Business leaders and immigration experts highlighted the positive impacts of immigration on Texas’ economy and highlighted the bipartisan support among Americans for sensible immigration policies during the fourth webinar of the Texas Immigration Webinar Series hosted by FWD.us, which took place on December 15.

A key topic speakers discussed was beneficial contributions immigrants make to Texas’ economy and workforce.

Texas is home to 4.7 million immigrants, the second most of any state, and 100,000 DACA recipients. Many of them make up a quarter of our state’s STEM workforce… millions of them also support essential industries like food services, agriculture and more, accelerating our economic recovery during this uncertain time,” said Zaira Garcia, Texas State Director for FWD.us.  

Whether it be the $413 million they pay in state and local taxes, the $440 million they pay in federal taxes, their purchasing power that injects close to $3 billion into our sate economy annually…or filling workforces, across the board immigrants help support the economy and create jobs for other Texans,” said Justin Yancy, President of the Texas Business Leadership Council.

Somebody who is willing to pick up from where they are and start brand new in another country is a person that already has the attitude that has made America and Texas great for centuries: they are entrepreneurial, they start businesses, and they’re more willing to move for work than Americans,” said Theresa Brown, Director of Immigration & Cross-Border Policy at the Bipartisan Policy Center.

The US is facing a situation where if we don’t have immigration, we will have a shrinking and aging workforce. That means that those of us who are looking at retirement have fewer and fewer people paying into the system that we are looking to get our payments back from,” Brown added.

Brown also highlighted the Bipartisan Policy Center’s polling and research showing broad bipartisan support from the American public in favor of common sense immigration policies like enforcing immigration regulations and creating a method for unauthorized immigrants to earn their legal status, giving lawmakers another reason they should pass sensible immigration reforms.  

Most Americans support seeing the rule of law enforced on immigration, but they also believe that most of those who would be subject to deportation should be allowed to gain permanent residency at some point and earn citizenship,” said Brown.

Balance those two imperatives.

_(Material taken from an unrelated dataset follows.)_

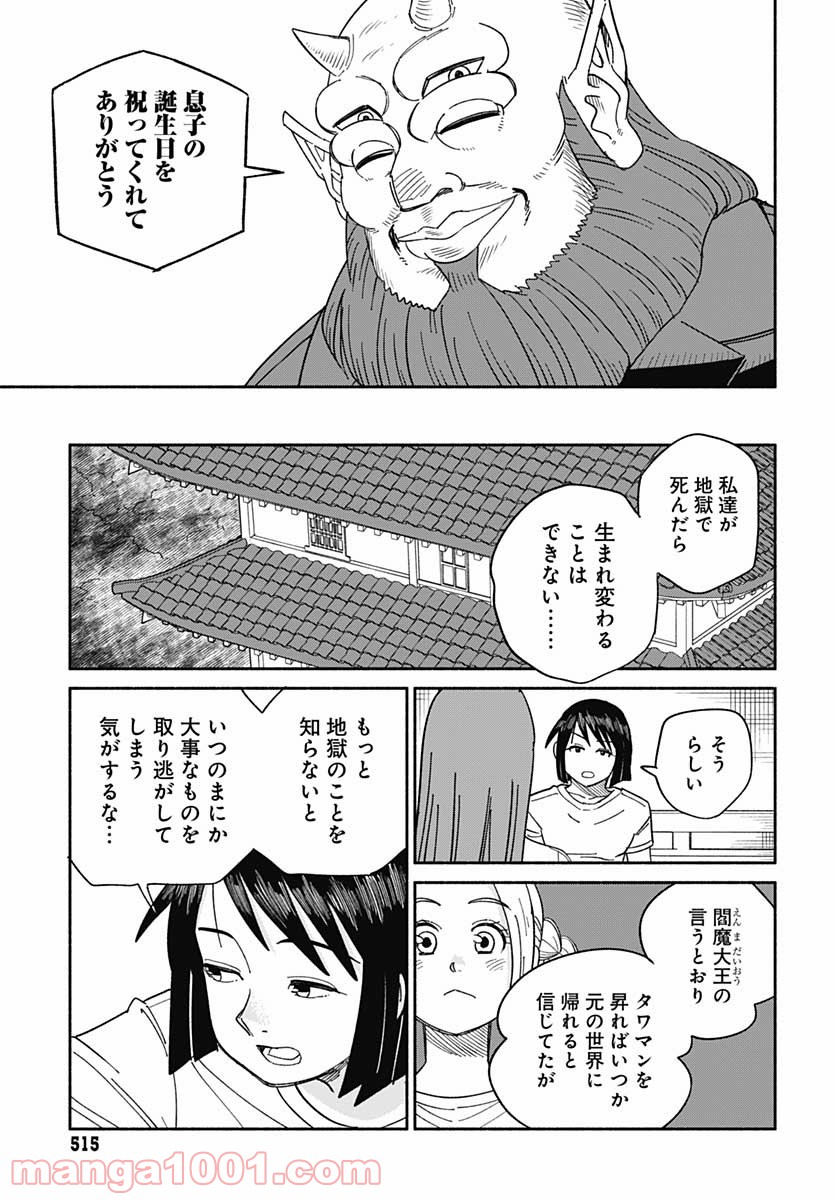 黄泉比良坂レジデンス - 第14話 - Page 20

Provide people a way to get right with the law and then have a system that can fairly enforce immigration and encourage compliance rather than being significantly punitive… We need to demand more from our elected officials than just blaming the other side for not getting anything done,” she added.

Brown also said that there was broad bipartisan support among Americans for reforming the legal immigration system, and that more Americans support increasing legal immigration than decreasing it.

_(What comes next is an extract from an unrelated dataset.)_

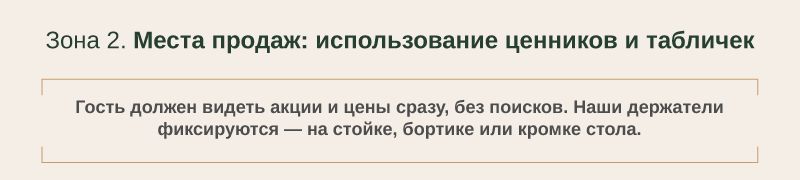 Кафе-15.png Кафе-15.png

There’s bipartisan support for reforming the legal immigration system: finding ways to make sure Americans get the first shot at the jobs, but then allowing businesses that still need talented people to have help filling those jobs… If we had a system where immigrants who came in were mostly coming in legally because we actually had enough avenues for them to come in legally, they could work and be subject to the same rules as everybody else and employers would be held to the same standards so that it’s fair for everyone,” she said.

Speakers also debunked some common myths surrounding immigration.

People think that immigrants are taking our jobs, that they’re blocking healthcare and education systems and that they’re all on Medicare or Medicaid… The facts are, non-US citizens are not entitled to social welfare, and wherever immigrant children live in Texas their parents are paying ad-valorem property taxes to school districts. They’re paying gas and sales taxes, and they’re working and contributing to the economy. It’s a misconception that they’re here to take,” said Massey Villareal, President & CEO of Precision Task Group.

In addition to the creation of a method for unauthorized immigrants to earn legal status and policy adjustments to improve the efficiency of the legal immigration, speakers called for a legislative solution to provide DACA recipients with permanent legal status and administrative rollbacks of recent executive orders that were largely responsible for a 92% drop in legal immigration in the second half of 2020.